Tuesday 1 September 2020

WHAT SIZE AM I? AND, MORE IMPORTANTLY, DOES IT MATTER?


1st September, 2020
Size, in many ways is a strange thing. We know when we are big and when we are small, but it's when it becomes generalised it can cause problems.
In history the cavemen and Romans etc. didn't have these problems as the fur skins or togas were generally one size fits all. As we moved along in time, clothes were hand made and so were made for the person who was wearing them. It wasn't until clothes were mass produced that the issues started to happen. To try and standardize a particular size is bad enough, but all of a sudden there is also the possibility of having to justify what size we are. Ladies fashion seems slightly more problematic than men's. Men's clothes go by waist, chest and neck size etc., we ladies have the size 8 through to size 30 plus in the UK, but European sizes and American are different. How do we guess at what size we are, and why should it matter what the number on the label says?
We are not standard, but clothes sizes try to be. Even more confusing that one size 10 can be different from another size 10 depending on the brand.
If we could just try clothes on and look at what looks good and what doesn't, there would be far less of an issue, but many of us know it just doesn't work that way. When we are “thin”, if we try on a size 12 and it fits, we feel great. If it doesn't fit we feel fat – and of course it's OUR fault, not the brand of clothes. We can be conditioned to think that the smaller the number on the label, the better we are. I read a saying somewhere “It's not the clothes size, it's the attitude” and I wish that all of us with weight issues could feel that way. There is so much pressure put on us to be a smaller size, and some brands only go up to a size 16 as if anyone over that size either doesn't exist, or deserve to wear those clothes. They sometimes argue that the style would not work with a larger size. So does that mean that over a certain size we should only wear loose things, and nothing that is fitted if we choose to? There is a lot more choice in larger sizes these days, but it still comes down to size.
You have larger ladies brands and plus brands, but quite often they still follow a type of look, and quite often the models that wear them are smaller or as well proportioned as they can be. All this still adds to the many issues that can occur when we look at how the models look and how we think we look. How many of us think when we are thin we will look good?

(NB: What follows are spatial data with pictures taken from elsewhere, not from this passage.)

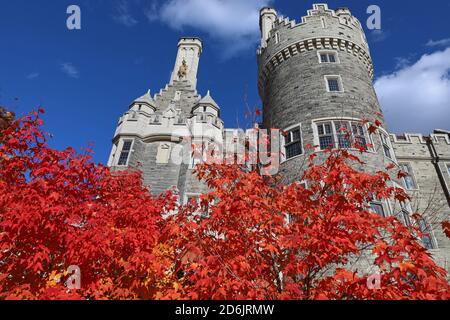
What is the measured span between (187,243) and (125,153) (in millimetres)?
11536

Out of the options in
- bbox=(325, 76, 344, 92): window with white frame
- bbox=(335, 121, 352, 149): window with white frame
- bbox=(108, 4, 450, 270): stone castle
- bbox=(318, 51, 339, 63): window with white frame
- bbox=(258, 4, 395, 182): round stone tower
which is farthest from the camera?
bbox=(318, 51, 339, 63): window with white frame

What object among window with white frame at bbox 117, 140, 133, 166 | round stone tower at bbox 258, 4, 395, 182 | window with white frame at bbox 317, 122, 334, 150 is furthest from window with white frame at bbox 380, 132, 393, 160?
window with white frame at bbox 117, 140, 133, 166

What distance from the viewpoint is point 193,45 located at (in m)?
30.5

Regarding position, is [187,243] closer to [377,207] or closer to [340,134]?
[377,207]

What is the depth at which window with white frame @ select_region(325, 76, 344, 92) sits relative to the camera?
17.0 m

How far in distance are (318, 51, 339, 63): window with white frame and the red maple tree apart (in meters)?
13.2

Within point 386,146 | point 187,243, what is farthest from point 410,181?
point 187,243

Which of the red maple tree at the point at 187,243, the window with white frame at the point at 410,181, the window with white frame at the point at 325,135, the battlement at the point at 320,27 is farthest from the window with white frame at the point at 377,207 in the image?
the battlement at the point at 320,27

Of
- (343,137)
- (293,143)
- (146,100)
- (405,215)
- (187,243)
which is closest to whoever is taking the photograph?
(187,243)

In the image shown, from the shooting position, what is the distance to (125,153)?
1692 cm

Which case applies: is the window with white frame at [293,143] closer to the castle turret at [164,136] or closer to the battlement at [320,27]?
the castle turret at [164,136]

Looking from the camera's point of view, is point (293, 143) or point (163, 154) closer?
point (293, 143)

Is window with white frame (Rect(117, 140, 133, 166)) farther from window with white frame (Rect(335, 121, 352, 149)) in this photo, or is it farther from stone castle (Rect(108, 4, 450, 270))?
window with white frame (Rect(335, 121, 352, 149))
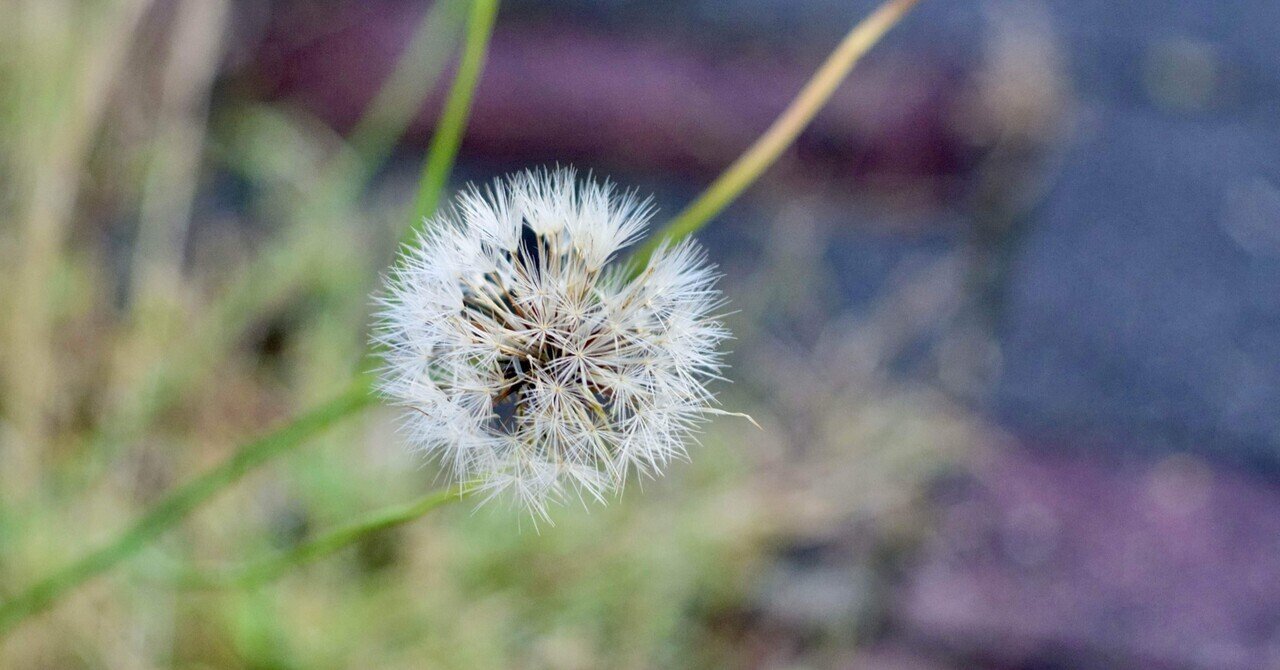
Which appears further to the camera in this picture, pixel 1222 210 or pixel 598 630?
pixel 1222 210

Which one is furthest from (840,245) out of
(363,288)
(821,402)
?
(363,288)

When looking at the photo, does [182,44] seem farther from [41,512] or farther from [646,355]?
[646,355]

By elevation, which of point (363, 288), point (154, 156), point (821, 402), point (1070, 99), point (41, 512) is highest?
point (1070, 99)

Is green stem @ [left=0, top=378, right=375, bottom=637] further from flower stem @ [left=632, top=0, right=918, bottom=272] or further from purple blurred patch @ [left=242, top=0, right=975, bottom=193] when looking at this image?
purple blurred patch @ [left=242, top=0, right=975, bottom=193]

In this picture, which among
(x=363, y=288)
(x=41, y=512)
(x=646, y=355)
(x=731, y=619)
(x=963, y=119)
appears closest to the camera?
(x=646, y=355)

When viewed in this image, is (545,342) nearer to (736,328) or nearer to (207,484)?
(207,484)

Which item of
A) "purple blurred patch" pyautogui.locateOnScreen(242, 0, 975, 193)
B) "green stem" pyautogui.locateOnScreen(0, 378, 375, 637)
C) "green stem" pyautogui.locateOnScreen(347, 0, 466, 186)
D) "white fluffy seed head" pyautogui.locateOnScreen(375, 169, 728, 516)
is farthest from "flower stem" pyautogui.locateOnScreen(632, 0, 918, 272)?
"purple blurred patch" pyautogui.locateOnScreen(242, 0, 975, 193)
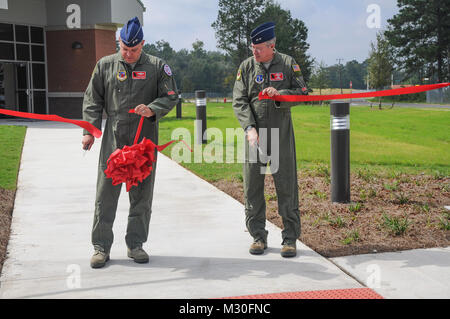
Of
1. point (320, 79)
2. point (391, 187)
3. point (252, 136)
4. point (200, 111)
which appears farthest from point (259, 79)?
point (320, 79)

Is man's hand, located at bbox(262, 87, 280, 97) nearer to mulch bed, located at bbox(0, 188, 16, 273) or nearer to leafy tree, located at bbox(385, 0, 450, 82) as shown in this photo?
mulch bed, located at bbox(0, 188, 16, 273)

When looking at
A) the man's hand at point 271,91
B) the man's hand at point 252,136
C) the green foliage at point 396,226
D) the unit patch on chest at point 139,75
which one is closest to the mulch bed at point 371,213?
the green foliage at point 396,226

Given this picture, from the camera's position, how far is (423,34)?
Answer: 219ft

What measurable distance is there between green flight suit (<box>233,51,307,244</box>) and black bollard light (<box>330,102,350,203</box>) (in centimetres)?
191

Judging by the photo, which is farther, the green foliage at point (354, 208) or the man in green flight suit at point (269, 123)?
the green foliage at point (354, 208)

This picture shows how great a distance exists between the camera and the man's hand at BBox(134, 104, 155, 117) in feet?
14.7

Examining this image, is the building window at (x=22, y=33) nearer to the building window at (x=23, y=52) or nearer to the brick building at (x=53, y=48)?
the brick building at (x=53, y=48)

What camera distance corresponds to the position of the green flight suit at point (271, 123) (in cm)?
486

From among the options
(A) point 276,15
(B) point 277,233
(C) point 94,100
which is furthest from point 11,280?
(A) point 276,15

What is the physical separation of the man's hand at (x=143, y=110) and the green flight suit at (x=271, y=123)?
2.77ft

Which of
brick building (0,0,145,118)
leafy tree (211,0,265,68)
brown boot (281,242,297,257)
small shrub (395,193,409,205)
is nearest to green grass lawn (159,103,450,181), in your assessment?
small shrub (395,193,409,205)

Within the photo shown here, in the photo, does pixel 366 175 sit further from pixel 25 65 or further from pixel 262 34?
pixel 25 65

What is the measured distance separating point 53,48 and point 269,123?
22.3 m

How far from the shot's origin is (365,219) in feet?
20.3
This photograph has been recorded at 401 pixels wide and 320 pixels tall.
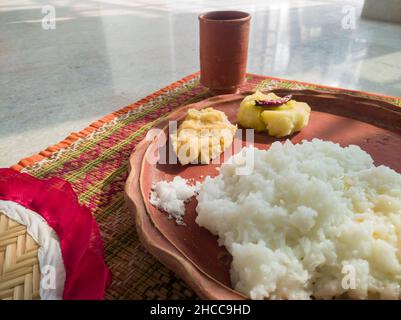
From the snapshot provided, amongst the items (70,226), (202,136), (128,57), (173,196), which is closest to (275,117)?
(202,136)

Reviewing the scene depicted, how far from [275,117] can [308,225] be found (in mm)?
550

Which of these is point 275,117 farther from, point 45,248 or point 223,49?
point 45,248

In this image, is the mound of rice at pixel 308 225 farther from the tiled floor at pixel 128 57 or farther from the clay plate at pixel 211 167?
the tiled floor at pixel 128 57

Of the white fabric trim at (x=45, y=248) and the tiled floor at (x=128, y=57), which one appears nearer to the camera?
the white fabric trim at (x=45, y=248)

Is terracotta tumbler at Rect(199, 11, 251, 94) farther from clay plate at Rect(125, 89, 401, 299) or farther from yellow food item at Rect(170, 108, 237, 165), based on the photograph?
yellow food item at Rect(170, 108, 237, 165)

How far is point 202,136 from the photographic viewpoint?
3.75 ft

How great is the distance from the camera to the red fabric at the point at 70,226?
0.67m

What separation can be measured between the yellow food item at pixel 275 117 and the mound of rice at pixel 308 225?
0.85 ft

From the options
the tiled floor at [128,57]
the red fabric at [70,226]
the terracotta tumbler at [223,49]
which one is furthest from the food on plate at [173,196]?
the terracotta tumbler at [223,49]

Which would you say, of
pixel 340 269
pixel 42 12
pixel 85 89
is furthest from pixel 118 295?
pixel 42 12

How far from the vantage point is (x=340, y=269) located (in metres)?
0.70

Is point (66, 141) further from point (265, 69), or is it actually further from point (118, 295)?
point (265, 69)

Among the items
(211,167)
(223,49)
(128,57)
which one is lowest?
(128,57)

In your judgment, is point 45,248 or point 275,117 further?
point 275,117
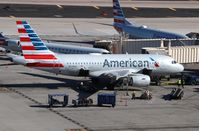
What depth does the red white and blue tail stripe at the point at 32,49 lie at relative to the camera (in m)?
81.0

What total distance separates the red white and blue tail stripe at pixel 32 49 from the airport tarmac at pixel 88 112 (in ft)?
11.6

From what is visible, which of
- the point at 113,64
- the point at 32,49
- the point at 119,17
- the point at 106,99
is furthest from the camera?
the point at 119,17

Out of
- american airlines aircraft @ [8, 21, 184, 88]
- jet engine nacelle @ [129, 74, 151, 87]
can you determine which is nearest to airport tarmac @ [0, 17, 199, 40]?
american airlines aircraft @ [8, 21, 184, 88]

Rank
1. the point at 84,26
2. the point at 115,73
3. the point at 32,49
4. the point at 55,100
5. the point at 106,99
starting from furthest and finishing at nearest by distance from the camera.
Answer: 1. the point at 84,26
2. the point at 115,73
3. the point at 32,49
4. the point at 106,99
5. the point at 55,100

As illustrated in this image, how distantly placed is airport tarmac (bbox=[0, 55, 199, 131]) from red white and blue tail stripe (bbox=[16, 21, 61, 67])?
3545 mm

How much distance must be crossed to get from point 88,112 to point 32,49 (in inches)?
607

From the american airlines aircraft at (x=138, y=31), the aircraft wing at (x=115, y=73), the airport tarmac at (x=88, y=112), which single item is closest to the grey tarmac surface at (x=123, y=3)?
the american airlines aircraft at (x=138, y=31)

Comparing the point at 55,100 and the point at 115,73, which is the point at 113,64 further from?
the point at 55,100

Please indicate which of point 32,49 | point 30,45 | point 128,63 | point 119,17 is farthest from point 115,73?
point 119,17

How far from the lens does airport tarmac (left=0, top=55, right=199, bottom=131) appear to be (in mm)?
63094

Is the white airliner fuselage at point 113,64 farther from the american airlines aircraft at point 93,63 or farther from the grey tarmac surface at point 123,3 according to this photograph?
the grey tarmac surface at point 123,3

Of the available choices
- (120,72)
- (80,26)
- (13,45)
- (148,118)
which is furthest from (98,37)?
(148,118)

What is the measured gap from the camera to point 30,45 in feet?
267

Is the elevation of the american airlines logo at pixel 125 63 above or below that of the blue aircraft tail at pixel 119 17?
below
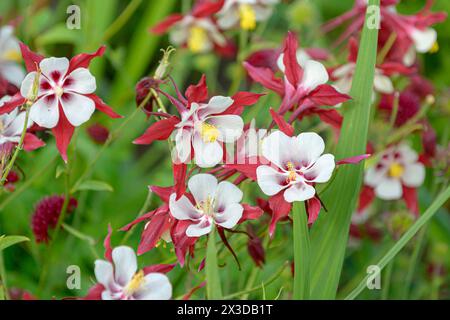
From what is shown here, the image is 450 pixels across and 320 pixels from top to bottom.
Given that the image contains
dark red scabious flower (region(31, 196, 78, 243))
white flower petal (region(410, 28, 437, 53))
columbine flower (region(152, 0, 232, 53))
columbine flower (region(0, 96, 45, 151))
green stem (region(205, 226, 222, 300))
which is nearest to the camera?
green stem (region(205, 226, 222, 300))

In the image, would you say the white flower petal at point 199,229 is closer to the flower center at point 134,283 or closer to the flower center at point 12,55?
the flower center at point 134,283

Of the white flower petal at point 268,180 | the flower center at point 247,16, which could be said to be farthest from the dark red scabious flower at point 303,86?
the flower center at point 247,16

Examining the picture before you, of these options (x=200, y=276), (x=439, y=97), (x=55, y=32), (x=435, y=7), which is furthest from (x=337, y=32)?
(x=200, y=276)

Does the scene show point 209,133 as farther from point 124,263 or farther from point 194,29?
point 194,29

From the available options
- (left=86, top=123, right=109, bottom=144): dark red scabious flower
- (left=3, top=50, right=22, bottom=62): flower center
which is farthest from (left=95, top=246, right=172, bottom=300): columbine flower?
(left=3, top=50, right=22, bottom=62): flower center

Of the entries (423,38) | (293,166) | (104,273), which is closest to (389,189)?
(423,38)

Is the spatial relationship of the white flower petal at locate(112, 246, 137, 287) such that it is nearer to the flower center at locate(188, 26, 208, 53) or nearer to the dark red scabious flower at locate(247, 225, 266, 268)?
the dark red scabious flower at locate(247, 225, 266, 268)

Going back to clothes sizes I realise we have to have some idea of what size something is to give us an idea of what will fit us, but what we need is less emphasis on the actual size and more on the fact of how something looks. The day that the pressure to be judged by a number on a label goes will be a good day, but until then it is up to us to take a real good look at ourselves and learn to like what we see. I know for many of us it is so hard. It is for me, and I have to try so hard not to get upset when one size 18 fits and another doesn't. The size I am is a lot smaller than the size I was and that, for me, is what should matter. If one size 18 doesn't fit I haven't put weight on, it's just that that particular brand is smaller and I should not let that get me down. Size in that context should not matter, the number on the label should not matter, it is how I feel that matters. I will do my best to try and remember that, and not be defined by anything else. That is the best I can achieve, a me that is not a number someone else says I should be.